▶ What to work on
Please format the lines of the listing as a JSON list of strings, one string per line with blank lines omitted. Begin at the line that has "How far is pixel" and stop at the end of the listing.

(Spatial reasoning dataset excerpts)
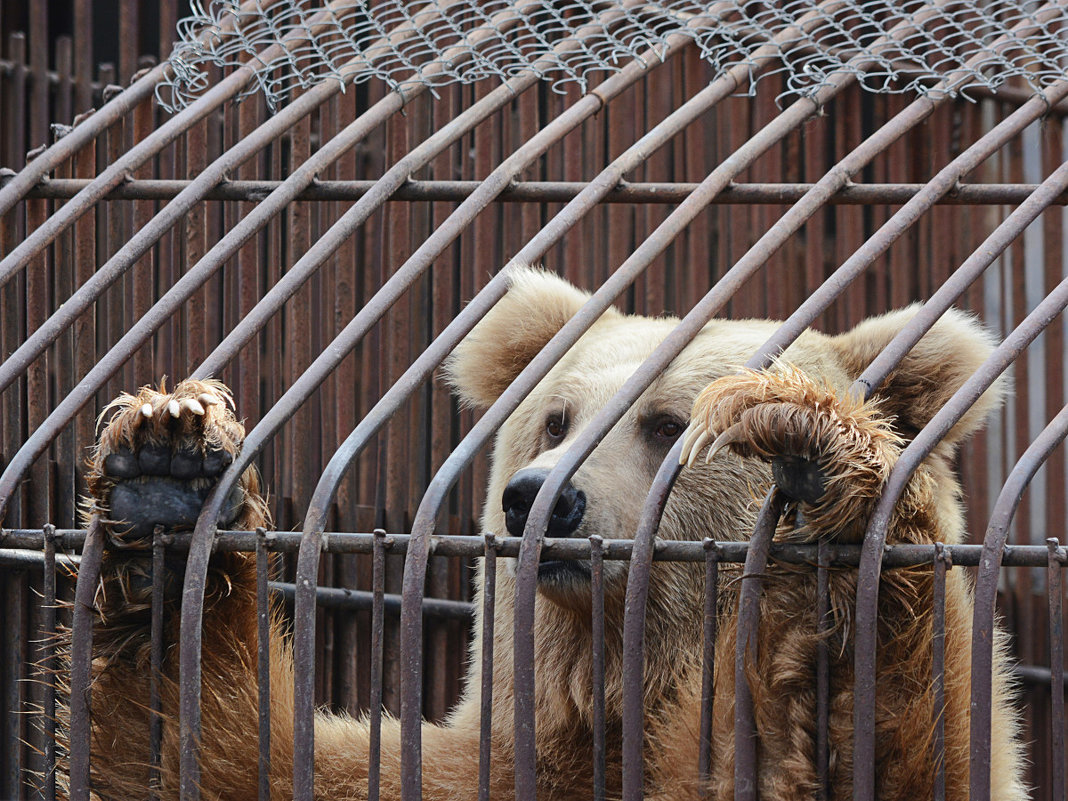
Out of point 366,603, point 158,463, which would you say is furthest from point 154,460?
point 366,603

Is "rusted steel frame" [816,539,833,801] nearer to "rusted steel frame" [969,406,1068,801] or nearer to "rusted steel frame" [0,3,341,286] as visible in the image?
"rusted steel frame" [969,406,1068,801]

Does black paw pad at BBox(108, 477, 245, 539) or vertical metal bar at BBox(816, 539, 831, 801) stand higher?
black paw pad at BBox(108, 477, 245, 539)

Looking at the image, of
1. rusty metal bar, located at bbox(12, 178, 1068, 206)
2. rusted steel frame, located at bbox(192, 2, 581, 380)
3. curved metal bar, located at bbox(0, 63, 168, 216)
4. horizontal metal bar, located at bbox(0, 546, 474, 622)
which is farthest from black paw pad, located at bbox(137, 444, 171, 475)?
horizontal metal bar, located at bbox(0, 546, 474, 622)

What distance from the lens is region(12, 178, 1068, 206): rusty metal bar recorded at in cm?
287

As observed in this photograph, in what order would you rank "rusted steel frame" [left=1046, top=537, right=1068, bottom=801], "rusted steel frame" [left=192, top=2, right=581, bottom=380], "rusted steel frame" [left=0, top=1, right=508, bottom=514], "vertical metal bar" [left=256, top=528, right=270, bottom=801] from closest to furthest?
1. "rusted steel frame" [left=1046, top=537, right=1068, bottom=801]
2. "vertical metal bar" [left=256, top=528, right=270, bottom=801]
3. "rusted steel frame" [left=0, top=1, right=508, bottom=514]
4. "rusted steel frame" [left=192, top=2, right=581, bottom=380]

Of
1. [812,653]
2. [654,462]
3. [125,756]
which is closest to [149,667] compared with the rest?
[125,756]

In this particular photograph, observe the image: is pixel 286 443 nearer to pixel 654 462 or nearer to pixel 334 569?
pixel 334 569

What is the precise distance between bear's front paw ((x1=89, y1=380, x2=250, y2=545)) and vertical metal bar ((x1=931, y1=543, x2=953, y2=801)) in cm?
125

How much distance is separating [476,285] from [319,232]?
57 cm

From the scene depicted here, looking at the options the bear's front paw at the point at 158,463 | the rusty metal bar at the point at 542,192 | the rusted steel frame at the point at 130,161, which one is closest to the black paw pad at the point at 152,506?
the bear's front paw at the point at 158,463

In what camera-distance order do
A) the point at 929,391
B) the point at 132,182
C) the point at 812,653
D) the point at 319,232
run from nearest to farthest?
the point at 812,653 < the point at 929,391 < the point at 132,182 < the point at 319,232

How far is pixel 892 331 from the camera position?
2.86 metres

▶ Solution to this problem
[
  "How far is pixel 892 331 from the camera position?",
  "2.86 metres"
]